● Exercise directions
Pick out each line of the listing below that contains the string "matching", and copy those lines in full.

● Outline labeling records

'''

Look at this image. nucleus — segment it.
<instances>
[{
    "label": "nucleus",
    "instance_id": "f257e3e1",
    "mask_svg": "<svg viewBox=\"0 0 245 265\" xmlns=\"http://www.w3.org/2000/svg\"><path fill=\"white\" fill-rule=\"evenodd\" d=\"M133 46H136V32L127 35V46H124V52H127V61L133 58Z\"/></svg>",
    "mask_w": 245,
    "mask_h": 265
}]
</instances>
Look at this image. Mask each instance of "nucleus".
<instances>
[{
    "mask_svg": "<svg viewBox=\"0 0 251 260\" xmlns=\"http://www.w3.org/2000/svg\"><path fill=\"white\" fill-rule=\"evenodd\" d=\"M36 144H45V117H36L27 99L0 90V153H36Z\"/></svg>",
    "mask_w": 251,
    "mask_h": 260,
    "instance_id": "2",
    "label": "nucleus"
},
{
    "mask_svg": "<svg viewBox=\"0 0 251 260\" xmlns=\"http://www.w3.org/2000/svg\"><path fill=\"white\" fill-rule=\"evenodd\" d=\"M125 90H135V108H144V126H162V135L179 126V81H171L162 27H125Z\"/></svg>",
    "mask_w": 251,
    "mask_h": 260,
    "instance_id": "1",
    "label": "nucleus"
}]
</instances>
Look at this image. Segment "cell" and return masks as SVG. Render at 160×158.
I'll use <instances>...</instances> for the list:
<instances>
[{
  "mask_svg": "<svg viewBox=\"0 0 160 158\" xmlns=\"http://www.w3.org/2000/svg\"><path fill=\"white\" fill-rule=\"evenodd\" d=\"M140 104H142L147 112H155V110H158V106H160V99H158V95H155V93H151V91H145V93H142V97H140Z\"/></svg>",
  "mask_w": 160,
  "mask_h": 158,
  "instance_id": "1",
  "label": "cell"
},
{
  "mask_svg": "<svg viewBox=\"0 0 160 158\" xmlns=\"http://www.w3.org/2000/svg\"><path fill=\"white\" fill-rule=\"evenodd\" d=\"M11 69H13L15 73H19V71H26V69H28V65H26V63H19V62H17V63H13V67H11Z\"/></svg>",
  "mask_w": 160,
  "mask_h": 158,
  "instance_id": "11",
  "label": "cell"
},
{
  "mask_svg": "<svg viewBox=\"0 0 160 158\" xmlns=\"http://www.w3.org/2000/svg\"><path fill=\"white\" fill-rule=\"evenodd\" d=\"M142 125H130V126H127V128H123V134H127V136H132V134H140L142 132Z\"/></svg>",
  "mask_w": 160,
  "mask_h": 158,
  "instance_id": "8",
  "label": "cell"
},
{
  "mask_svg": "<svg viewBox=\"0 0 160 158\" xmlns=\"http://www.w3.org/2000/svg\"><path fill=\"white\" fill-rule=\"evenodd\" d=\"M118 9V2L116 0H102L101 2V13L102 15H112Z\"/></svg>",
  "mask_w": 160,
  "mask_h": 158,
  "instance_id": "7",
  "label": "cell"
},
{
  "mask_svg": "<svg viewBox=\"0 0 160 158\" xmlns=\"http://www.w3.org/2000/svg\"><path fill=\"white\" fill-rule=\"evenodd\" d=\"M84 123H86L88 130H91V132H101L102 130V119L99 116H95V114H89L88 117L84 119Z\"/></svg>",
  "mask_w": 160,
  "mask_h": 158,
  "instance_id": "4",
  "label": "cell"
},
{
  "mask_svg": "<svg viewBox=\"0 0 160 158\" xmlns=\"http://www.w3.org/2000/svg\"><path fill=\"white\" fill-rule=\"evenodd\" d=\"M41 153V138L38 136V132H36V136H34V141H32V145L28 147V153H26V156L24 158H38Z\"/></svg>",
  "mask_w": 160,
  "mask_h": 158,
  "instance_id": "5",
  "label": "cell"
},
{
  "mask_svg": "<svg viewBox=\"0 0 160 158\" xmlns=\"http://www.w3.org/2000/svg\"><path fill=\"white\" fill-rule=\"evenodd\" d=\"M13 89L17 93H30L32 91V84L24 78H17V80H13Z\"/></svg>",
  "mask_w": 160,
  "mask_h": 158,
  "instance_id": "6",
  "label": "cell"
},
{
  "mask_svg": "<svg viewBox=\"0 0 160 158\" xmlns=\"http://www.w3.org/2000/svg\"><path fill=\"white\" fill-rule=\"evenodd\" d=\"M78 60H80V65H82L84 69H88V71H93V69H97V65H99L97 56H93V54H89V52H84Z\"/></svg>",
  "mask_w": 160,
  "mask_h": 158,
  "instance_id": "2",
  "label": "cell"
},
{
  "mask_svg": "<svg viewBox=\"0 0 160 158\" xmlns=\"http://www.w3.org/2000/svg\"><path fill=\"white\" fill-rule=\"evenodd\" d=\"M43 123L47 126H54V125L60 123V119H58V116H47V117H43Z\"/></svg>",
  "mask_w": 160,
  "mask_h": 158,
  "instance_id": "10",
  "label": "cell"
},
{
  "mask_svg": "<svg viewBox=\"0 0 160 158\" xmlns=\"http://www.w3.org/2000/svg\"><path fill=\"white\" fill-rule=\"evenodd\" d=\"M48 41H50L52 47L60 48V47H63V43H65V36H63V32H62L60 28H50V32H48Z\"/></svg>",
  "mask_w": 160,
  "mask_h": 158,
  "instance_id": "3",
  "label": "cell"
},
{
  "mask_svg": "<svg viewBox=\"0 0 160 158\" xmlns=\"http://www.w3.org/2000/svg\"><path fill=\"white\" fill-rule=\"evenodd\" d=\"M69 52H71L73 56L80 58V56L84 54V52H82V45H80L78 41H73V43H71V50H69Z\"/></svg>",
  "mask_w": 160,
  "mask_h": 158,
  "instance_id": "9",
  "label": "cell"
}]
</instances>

'''
'''

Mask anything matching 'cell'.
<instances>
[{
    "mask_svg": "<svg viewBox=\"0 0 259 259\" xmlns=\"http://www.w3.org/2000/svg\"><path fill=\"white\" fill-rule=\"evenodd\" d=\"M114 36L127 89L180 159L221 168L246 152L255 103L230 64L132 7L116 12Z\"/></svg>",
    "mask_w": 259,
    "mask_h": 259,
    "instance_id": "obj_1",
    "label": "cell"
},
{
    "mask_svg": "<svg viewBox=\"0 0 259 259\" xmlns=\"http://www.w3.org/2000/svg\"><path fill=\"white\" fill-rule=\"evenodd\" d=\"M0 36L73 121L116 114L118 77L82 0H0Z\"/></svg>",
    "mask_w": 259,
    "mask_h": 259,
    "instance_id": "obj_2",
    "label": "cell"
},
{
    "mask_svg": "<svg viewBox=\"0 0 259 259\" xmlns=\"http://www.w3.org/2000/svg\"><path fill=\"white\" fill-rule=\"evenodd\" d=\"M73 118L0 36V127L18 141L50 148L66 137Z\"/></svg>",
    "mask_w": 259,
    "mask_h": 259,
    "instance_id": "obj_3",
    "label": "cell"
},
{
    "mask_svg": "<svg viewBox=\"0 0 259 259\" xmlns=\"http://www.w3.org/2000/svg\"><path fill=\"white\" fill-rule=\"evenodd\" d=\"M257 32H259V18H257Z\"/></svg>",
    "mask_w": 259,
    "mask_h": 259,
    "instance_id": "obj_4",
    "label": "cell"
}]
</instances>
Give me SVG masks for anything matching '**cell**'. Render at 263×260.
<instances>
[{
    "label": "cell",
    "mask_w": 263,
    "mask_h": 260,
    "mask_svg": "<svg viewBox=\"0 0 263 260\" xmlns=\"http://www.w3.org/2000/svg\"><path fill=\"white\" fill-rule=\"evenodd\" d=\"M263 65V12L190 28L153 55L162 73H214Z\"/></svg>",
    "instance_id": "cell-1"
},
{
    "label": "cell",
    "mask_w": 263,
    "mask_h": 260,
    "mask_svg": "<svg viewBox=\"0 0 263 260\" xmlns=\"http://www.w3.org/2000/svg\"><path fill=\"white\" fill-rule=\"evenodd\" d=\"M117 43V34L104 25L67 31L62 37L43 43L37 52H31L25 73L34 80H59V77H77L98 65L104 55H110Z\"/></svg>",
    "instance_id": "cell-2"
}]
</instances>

'''
'''

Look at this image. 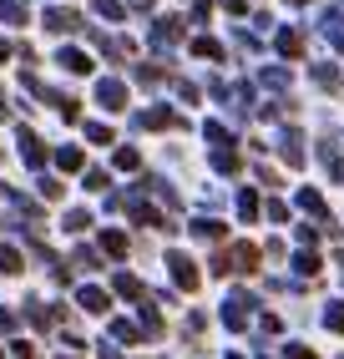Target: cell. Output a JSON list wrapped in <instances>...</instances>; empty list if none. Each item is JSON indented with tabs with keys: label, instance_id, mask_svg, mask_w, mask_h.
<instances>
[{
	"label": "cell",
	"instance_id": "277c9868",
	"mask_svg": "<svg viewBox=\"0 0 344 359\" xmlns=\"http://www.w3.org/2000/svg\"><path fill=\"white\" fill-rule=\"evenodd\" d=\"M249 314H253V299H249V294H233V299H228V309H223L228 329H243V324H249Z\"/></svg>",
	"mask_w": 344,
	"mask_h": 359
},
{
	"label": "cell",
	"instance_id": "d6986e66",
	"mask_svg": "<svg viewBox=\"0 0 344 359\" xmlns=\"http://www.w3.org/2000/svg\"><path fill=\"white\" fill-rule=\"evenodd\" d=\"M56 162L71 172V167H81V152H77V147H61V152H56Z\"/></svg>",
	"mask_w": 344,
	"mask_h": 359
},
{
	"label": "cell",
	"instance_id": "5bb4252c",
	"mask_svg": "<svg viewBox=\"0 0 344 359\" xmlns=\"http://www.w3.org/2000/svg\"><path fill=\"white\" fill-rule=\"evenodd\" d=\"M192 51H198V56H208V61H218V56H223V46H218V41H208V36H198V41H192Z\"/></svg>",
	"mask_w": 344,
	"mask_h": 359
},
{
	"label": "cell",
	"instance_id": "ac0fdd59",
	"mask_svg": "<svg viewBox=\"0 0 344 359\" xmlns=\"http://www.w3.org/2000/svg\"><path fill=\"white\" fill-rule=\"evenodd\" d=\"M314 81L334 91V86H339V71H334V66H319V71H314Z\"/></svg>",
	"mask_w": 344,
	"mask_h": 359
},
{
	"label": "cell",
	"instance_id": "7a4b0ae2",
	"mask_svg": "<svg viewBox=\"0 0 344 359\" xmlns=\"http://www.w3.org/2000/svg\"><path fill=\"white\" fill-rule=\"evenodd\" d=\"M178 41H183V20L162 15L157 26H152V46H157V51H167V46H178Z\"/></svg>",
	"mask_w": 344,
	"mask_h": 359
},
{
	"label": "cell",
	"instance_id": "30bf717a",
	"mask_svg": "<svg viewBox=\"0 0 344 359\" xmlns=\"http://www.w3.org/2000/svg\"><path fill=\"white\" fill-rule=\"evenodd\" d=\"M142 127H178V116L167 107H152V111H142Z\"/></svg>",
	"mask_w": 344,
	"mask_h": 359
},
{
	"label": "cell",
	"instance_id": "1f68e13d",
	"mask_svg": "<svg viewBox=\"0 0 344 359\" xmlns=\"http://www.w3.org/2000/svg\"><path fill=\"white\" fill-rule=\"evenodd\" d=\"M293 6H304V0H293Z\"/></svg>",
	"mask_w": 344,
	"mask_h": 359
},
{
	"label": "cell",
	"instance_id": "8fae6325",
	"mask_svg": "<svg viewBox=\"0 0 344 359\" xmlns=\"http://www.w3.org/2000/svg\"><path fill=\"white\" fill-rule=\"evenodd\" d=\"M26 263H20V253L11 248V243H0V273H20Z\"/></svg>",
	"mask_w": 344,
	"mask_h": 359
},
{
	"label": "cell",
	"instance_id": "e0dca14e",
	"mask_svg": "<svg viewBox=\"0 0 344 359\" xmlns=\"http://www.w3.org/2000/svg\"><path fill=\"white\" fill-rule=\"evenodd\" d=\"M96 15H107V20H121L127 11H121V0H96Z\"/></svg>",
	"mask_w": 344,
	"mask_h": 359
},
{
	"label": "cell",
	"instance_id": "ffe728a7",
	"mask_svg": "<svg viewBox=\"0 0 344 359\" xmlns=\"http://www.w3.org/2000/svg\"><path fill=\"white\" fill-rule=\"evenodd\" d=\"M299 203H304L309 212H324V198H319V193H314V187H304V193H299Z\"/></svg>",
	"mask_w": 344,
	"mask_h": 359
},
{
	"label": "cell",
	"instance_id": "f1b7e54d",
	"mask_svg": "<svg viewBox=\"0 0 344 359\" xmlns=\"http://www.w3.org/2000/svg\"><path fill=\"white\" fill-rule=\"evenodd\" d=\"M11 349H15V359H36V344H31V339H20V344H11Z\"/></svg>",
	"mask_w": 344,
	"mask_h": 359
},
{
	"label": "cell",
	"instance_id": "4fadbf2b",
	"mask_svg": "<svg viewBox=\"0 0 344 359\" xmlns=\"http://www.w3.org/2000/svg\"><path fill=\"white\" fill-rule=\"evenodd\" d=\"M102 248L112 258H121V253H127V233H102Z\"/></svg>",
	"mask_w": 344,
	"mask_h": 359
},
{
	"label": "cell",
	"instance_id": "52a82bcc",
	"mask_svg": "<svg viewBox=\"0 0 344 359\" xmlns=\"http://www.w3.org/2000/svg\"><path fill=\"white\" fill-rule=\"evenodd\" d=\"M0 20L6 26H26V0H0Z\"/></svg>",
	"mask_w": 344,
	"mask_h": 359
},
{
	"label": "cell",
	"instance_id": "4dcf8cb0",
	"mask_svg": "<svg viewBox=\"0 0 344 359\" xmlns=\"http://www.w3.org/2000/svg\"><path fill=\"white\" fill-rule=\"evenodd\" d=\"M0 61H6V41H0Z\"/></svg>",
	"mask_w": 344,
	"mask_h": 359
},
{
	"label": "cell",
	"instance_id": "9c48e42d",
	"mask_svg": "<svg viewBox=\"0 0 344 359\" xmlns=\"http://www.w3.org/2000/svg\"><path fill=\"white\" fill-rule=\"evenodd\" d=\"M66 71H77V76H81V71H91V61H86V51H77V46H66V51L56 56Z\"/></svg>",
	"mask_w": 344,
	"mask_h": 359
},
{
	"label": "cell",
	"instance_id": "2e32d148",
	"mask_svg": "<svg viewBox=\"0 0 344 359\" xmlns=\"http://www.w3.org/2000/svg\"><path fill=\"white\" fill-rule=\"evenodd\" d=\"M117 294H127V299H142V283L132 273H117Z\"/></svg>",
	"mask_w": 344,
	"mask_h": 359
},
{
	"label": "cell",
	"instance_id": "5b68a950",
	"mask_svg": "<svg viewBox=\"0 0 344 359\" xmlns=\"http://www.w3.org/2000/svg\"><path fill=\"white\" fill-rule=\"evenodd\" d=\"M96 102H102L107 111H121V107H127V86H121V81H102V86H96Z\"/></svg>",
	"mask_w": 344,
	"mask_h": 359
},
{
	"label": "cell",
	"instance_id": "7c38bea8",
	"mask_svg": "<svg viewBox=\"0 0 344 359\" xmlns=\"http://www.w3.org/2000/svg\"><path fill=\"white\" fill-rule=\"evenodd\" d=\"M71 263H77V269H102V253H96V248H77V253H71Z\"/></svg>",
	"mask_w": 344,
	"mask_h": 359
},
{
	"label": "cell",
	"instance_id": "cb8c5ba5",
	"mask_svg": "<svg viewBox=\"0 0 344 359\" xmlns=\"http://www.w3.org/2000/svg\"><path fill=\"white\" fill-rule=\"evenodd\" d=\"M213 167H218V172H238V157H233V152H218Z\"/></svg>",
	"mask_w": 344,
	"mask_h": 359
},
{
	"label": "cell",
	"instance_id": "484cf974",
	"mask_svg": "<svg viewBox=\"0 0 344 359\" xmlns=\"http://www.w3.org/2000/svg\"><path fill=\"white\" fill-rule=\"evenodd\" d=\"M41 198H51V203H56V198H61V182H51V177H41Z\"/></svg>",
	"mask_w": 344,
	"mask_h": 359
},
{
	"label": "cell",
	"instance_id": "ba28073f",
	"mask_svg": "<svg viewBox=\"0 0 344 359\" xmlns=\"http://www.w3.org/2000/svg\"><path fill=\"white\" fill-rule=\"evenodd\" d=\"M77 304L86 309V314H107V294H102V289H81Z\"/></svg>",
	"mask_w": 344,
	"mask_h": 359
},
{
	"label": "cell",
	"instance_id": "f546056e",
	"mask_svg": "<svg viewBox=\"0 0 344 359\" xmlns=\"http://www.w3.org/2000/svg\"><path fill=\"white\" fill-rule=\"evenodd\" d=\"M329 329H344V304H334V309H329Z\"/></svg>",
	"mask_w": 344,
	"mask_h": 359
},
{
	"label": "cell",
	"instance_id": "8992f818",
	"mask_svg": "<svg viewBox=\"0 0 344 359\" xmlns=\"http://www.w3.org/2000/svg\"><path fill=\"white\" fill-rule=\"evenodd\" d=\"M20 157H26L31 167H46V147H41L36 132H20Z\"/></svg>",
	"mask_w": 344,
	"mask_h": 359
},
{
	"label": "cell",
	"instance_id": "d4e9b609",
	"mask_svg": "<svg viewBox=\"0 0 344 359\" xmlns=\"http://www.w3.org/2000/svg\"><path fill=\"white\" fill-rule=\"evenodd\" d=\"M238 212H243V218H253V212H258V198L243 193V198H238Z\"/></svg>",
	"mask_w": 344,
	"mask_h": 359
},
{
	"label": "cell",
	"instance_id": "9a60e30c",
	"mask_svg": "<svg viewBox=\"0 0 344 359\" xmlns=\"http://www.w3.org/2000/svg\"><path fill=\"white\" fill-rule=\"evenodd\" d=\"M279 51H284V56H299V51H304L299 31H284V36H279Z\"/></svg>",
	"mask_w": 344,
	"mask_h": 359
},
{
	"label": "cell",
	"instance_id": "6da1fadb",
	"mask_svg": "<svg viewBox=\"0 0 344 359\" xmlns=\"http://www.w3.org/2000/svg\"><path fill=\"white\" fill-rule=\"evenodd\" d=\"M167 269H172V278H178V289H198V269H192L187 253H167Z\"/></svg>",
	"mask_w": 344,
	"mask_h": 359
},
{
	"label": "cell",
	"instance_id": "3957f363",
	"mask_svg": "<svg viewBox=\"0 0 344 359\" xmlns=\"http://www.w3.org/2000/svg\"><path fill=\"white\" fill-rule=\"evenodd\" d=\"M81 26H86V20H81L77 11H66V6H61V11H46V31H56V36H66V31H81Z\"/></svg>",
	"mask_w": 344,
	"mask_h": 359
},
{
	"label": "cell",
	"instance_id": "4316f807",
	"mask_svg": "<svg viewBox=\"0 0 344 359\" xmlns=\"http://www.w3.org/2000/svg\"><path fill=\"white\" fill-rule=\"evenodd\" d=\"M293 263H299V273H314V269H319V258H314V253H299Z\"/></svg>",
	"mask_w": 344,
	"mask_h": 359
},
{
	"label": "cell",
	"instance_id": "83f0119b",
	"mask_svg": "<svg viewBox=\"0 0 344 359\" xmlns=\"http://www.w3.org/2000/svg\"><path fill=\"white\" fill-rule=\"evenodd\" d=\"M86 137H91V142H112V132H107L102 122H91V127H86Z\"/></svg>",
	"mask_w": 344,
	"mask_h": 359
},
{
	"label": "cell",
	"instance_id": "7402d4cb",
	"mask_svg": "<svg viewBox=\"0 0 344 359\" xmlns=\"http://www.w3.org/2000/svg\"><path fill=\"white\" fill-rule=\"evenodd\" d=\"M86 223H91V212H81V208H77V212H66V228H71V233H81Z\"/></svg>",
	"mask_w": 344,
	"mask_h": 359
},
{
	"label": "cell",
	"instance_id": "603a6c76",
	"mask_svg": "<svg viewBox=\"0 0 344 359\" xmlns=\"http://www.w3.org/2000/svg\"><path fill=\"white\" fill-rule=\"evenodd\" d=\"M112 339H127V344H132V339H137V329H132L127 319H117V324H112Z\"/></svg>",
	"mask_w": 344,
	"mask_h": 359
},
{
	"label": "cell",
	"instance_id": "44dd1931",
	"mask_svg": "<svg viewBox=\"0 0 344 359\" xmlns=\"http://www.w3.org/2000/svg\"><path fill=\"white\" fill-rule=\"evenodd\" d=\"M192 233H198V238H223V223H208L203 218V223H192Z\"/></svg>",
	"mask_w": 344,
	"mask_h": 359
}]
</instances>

'''

● The result
Mask anything matching 'cell'.
Give me SVG masks for anything matching '**cell**'. Render at 263×260.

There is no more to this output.